TEXTAUSZUG =>
- - - -

Neutra schreibt seine großen Erfolge als Archtitekt nicht zuletzt seiner glücklichen Ehe zu. Da Architektur nicht' bloße Wissenschaft, sondern auch eine Frage der Einfühlung und des Verstehens ist — also Kunst —, hat die Frau als Beraterin des Mannes korrigierend an seinen Pläne teilzunehmen, hat darauf zu achten, daß all die Dinge, für die die Frau das feinere Organ, die ausgeprägtere Aufnahmefähigkeit hat, richtig und genügend berücksichtigt werden, zum Beispiel Farbzusammenstellungen.

- - - -

ZU LÖSENDE AUFGABEN =>
**A.** Beantworten Sie anhand des Auszugs die folgenden Fragen:
(i) Worauf führt Neutra seine großen Erfolge als Architekt unter anderem zurück?
(ii) In welcher Rolle soll die Frau an den Plänen des Mannes teilnehmen?
(iii) Welches Beispiel nennt der Auszug für Dinge, für die die Frau das feinere Organ hat?
**B.** Erläutern Sie in ein bis drei Sätzen, warum die Frau laut dem Auszug an den Plänen des Mannes mitwirken soll.

- - - -

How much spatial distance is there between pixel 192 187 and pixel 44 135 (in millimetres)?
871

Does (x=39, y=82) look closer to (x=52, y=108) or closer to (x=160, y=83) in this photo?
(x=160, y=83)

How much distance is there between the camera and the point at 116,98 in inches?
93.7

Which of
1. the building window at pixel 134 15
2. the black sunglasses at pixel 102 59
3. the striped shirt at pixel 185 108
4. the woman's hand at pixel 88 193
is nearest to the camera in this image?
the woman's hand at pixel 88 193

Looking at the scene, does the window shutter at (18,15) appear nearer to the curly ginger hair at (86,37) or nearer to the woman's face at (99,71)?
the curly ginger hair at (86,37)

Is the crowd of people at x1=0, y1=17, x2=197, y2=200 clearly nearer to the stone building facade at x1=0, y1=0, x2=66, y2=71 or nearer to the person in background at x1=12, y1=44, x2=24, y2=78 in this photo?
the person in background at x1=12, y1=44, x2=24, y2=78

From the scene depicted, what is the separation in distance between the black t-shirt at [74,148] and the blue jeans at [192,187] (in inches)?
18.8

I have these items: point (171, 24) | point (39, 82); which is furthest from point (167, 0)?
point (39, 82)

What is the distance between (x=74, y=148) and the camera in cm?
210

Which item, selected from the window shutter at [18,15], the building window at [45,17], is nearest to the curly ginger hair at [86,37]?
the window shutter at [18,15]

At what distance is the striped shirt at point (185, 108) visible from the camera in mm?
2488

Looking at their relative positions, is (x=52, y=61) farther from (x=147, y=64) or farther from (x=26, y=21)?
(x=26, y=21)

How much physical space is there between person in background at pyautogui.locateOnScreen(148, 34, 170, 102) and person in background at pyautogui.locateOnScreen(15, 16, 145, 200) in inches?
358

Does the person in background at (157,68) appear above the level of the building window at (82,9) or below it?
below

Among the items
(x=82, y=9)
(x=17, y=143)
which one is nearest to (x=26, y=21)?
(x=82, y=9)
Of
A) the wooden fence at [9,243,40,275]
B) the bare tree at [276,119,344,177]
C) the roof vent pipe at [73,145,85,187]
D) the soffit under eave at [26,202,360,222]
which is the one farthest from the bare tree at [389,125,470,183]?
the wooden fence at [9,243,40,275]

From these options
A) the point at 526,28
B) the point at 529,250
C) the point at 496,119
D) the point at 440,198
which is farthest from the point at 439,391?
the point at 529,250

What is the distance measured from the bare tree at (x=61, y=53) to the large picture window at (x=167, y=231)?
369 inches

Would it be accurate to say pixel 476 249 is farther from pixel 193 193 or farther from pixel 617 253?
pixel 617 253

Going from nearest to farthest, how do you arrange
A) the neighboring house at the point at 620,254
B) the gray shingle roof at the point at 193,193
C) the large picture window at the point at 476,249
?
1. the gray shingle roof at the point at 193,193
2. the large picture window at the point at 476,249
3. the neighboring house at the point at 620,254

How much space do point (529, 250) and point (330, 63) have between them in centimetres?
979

- - - -

ANTWORTEN JE AUFGABE =>
**A.**
(i) Auf seine glückliche Ehe.
(ii) Als Beraterin des Mannes, die korrigierend an seinen Plänen teilnimmt.
(iii) Farbzusammenstellungen.

**B.** Architektur ist nach dem Auszug nicht bloß Wissenschaft, sondern auch eine Frage der Einfühlung und des Verstehens und damit Kunst. Die Frau hat für manche Dinge das feinere Organ und die ausgeprägtere Aufnahmefähigkeit, etwa für Farbzusammenstellungen. Deshalb soll sie darauf achten, dass diese Dinge richtig und genügend berücksichtigt werden.